2018 is the 100th anniversary of the former RAF station at Bircham Newton, near Stanhoe, as well as the foundation of the Royal Air Force. To celebrate, the RAF Heritage Centre at Bircham Newton is holding a special Veterans’ Day on Saturday 19 May, as well as its usual programme of open days through the summer and autumn.
The Veterans’ Day will be open to all former service personnel who served or were trained at Bircham Newton, and their close families. Visitors are expected to include former RAF administrative apprentices who trained there in the late 1950s and early 1960s, former national servicemen, former members of the Women’s Royal Air Force, and officers who trained at the Officers’ Advanced Training School (OATS) or its successor the Junior Command and Staff School (JCSS). The event will start at 1.30 pm and entrance will be free.
Other visitors will be welcome at the Heritage Centre on a series of open days beginning in just a few weeks:
- Easter Sunday, 1st and Monday 2nd April
- Early May Bank Holiday Sunday 6th May and Monday 7th May
- Veterans’ Day: Saturday 19th May starting at 1 pm
- Spring Bank Holiday Sunday 27th and Monday 28th May
- Last Sunday in June: 24th June
- Last Sunday in July: 29th July
- Summer Bank Holiday Sunday 26th August and Monday 27th August
- Last Sunday in September: 30th September
The Heritage Centre has a unique collection of photographs, personal memories of servicemen and other items. It is run entirely by volunteers, many of whom are ex-servicemen or children of service personnel. Close by there are two stone memorials to remember those who served at Bircham Newton and its main satellite airfield near Docking.
Opening times are from 10 am to 4 pm. Entrance is free. Disabled access and toilet facilities are provided.

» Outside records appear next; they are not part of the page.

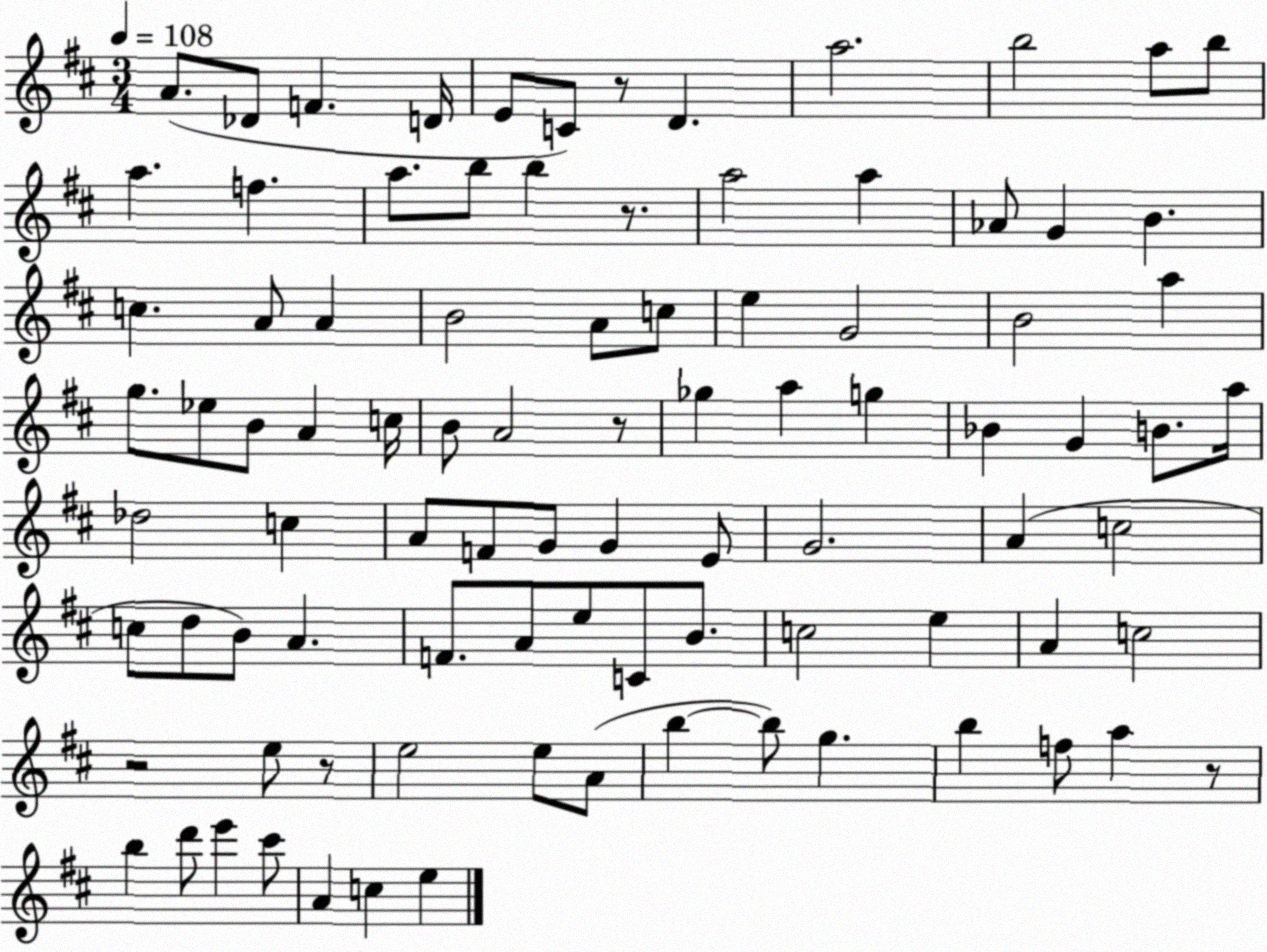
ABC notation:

X:1
T:Untitled
M:3/4
L:1/4
K:D
A/2 _D/2 F D/4 E/2 C/2 z/2 D a2 b2 a/2 b/2 a f a/2 b/2 b z/2 a2 a _A/2 G B c A/2 A B2 A/2 c/2 e G2 B2 a g/2 _e/2 B/2 A c/4 B/2 A2 z/2 _g a g _B G B/2 a/4 _d2 c A/2 F/2 G/2 G E/2 G2 A c2 c/2 d/2 B/2 A F/2 A/2 e/2 C/2 B/2 c2 e A c2 z2 e/2 z/2 e2 e/2 A/2 b b/2 g b f/2 a z/2 b d'/2 e' ^c'/2 A c e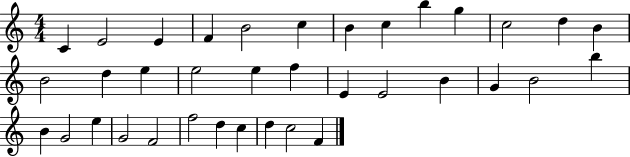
{
  \clef treble
  \numericTimeSignature
  \time 4/4
  \key c \major
  c'4 e'2 e'4 | f'4 b'2 c''4 | b'4 c''4 b''4 g''4 | c''2 d''4 b'4 | \break b'2 d''4 e''4 | e''2 e''4 f''4 | e'4 e'2 b'4 | g'4 b'2 b''4 | \break b'4 g'2 e''4 | g'2 f'2 | f''2 d''4 c''4 | d''4 c''2 f'4 | \break \bar "|."
}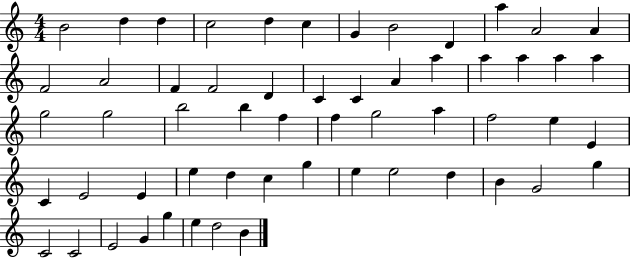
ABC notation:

X:1
T:Untitled
M:4/4
L:1/4
K:C
B2 d d c2 d c G B2 D a A2 A F2 A2 F F2 D C C A a a a a a g2 g2 b2 b f f g2 a f2 e E C E2 E e d c g e e2 d B G2 g C2 C2 E2 G g e d2 B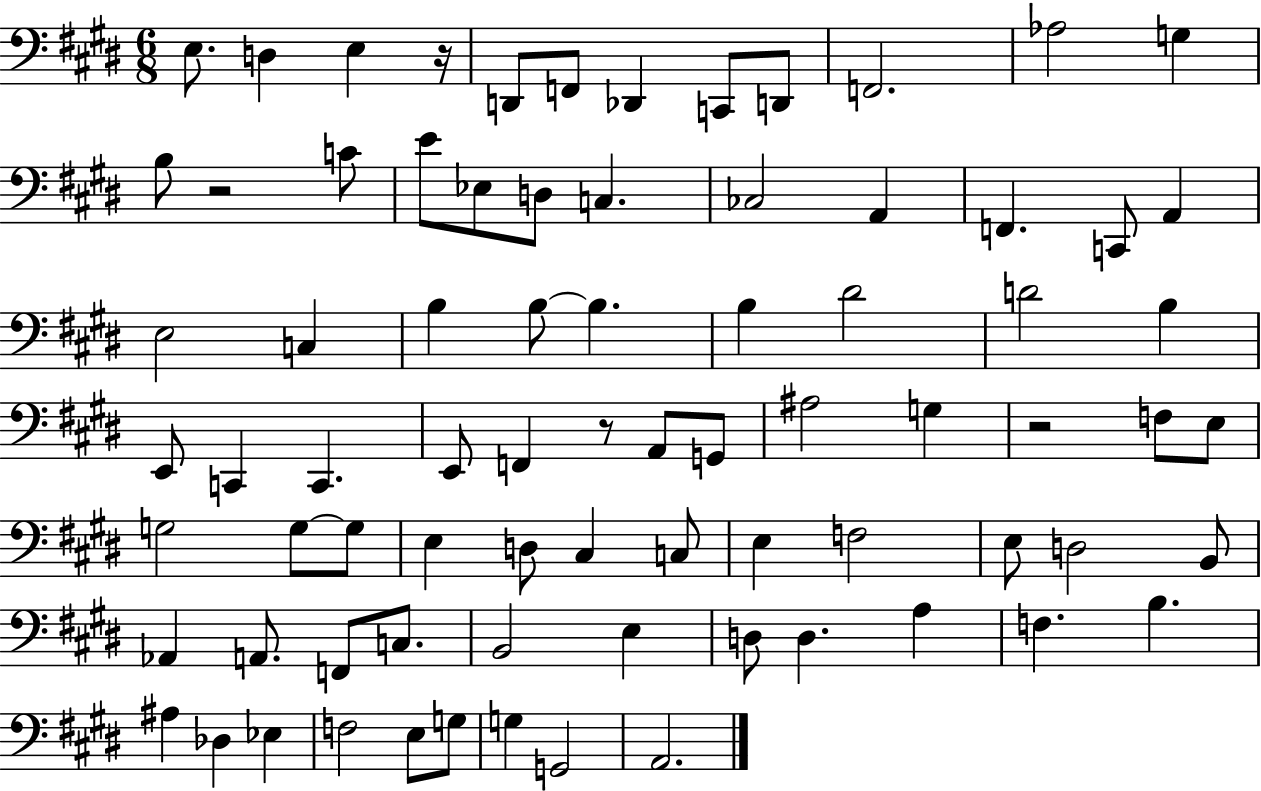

The RAF Bircham Newton Heritage Centre is based at the National Construction College, postcode PE31 6RB, which is signposted off the A148 and B1454.
Visit www.rafbnmp.org.uk or contact (tel 01379 741884), or (tel 01362 860139).
Flying from 1918 to the 1960s
The first unit to fly from Bircham Newton, No. 3 Fighting School, arrived in May 1918, just one month after the birth of the Royal Air Force. The Fighting School was soon joined by a second unit flying giant Handley Page bombers, with an audacious plan to bomb Germany.
Flying continued beyond the Armistice and throughout the inter-war years, increasing dramatically during the Second World War.
The station was finally closed in the early 1960s, at the height of the Cold War. Flying briefly returned in the mid–1960s, when trials of the Kestrel jump jet were conducted on the airfield.